Joignez à ces cris les clameurs confuses des frippiers ambulans, des vendeurs de parasols, de vieille ferraille, des porteurs d’eau. Les hommes ont des cris de femmes, & les femmes des cris d’hommes. C’est un glapissement perpétuel ; & l’on ne sauroit peindre le ton & l’accent de cette pitoyable criaillerie, lorsque toutes ces voix réunies viennent à se croiser dans un carrefour.

Le ramonneur & la marchande de merlans chantent encore ces cris discordans en songe quand ils dorment, tant l’habitude leur en fait une loi.

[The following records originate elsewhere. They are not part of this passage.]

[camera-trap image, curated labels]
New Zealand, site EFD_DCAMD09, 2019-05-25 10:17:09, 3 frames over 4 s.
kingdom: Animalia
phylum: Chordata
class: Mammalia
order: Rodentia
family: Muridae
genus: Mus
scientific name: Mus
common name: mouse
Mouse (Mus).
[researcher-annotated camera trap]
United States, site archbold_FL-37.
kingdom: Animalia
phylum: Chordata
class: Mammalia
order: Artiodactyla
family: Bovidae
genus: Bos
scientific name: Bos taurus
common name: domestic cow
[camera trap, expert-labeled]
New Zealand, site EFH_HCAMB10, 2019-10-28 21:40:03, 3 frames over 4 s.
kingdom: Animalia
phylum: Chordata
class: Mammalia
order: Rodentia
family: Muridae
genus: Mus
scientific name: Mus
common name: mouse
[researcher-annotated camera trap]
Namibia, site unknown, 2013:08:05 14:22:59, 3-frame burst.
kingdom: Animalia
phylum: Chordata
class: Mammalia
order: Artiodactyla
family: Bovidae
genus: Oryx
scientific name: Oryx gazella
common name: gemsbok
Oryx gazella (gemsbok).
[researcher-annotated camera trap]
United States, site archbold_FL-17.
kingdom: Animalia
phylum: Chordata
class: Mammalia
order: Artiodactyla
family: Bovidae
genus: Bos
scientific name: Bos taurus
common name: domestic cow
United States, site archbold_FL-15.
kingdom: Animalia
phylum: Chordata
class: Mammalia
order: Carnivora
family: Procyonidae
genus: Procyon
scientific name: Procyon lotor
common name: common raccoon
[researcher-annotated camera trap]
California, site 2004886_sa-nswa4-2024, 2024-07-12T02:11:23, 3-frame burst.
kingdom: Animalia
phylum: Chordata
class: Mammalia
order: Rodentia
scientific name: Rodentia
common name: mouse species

Non, jamais le peuple Parisien n’a connu la douce euphonie ; & son oreille, incessamment déchirée & non révoltée, est la plus étrangere à toute expression musicale. Aussi dans les spectacles n’a-t-il point le sentiment de la mélodie, & le plus souvent même de l’harmonie. Et puisque nous sommes à citer des mots grecs, l’euthymie ne lui appartient pas plus que la connoissance de la bonne musique ; mais il rencontre quelquefois l’eutrapelie.

Voilà trois phrases qui sentent bien le pédant, dira-t-on. Pardonnez, lecteur ; je sors de converser avec un traducteur des Grecs, qui vit dans l’ancienne Athenes, & qui ne veut pas connoître mon Paris. Je lui renvoie sa balle à l’article Falots.